#### Work instruction
All pictures are to be dropped, and everything else in the data duplicated exactly.

#### Recorded information
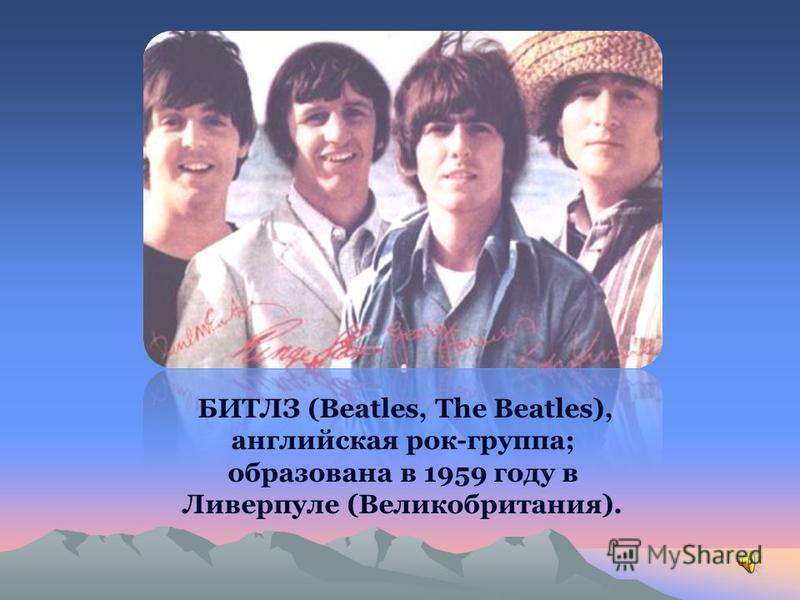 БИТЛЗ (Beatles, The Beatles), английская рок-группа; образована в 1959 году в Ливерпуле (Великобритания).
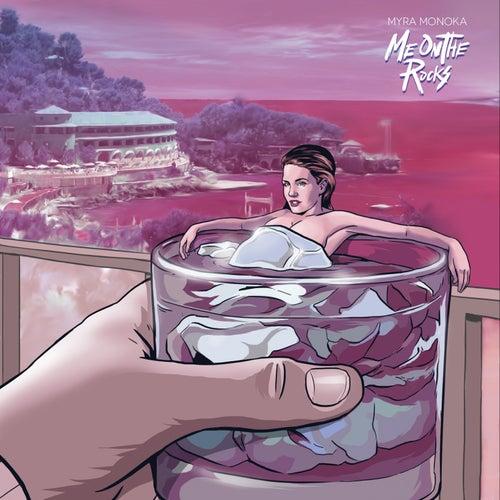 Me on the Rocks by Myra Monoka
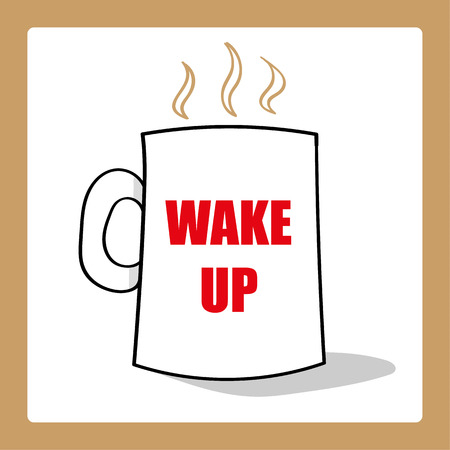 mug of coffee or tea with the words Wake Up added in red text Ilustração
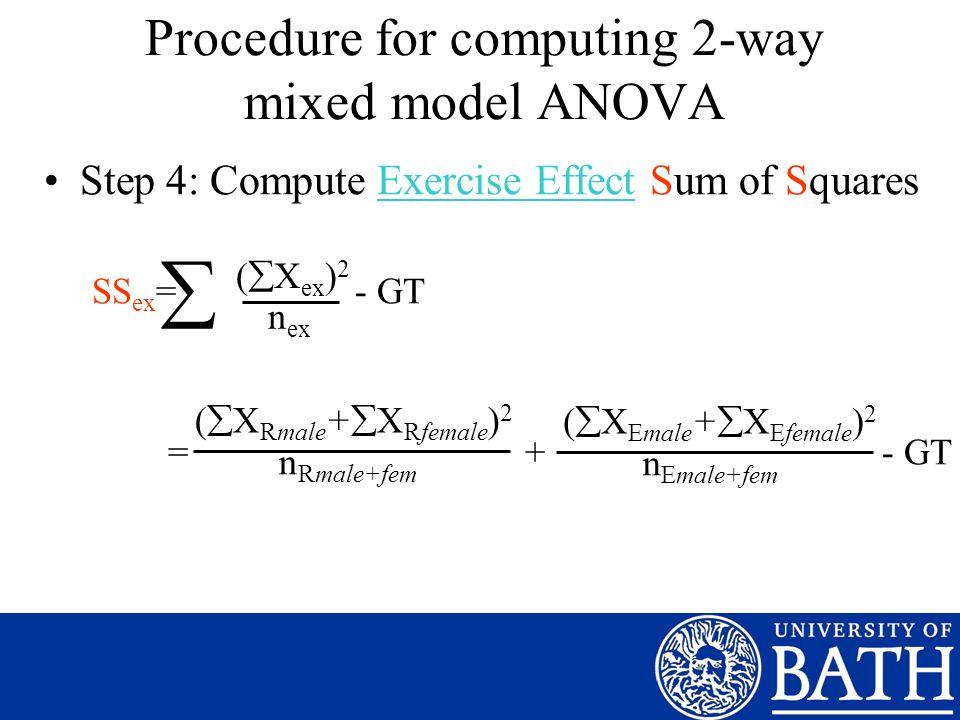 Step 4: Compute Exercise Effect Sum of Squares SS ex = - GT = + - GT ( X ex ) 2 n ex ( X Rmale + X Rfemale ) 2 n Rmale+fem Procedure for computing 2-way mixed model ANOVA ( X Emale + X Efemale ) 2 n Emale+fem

#### Finished task
 БИТЛЗ (Beatles, The Beatles), английская рок-группа; образована в 1959 году в Ливерпуле (Великобритания).
 Me on the Rocks by Myra Monoka
 mug of coffee or tea with the words Wake Up added in red text Ilustração
 Step 4: Compute Exercise Effect Sum of Squares SS ex = - GT = + - GT ( X ex ) 2 n ex ( X Rmale + X Rfemale ) 2 n Rmale+fem Procedure for computing 2-way mixed model ANOVA ( X Emale + X Efemale ) 2 n Emale+fem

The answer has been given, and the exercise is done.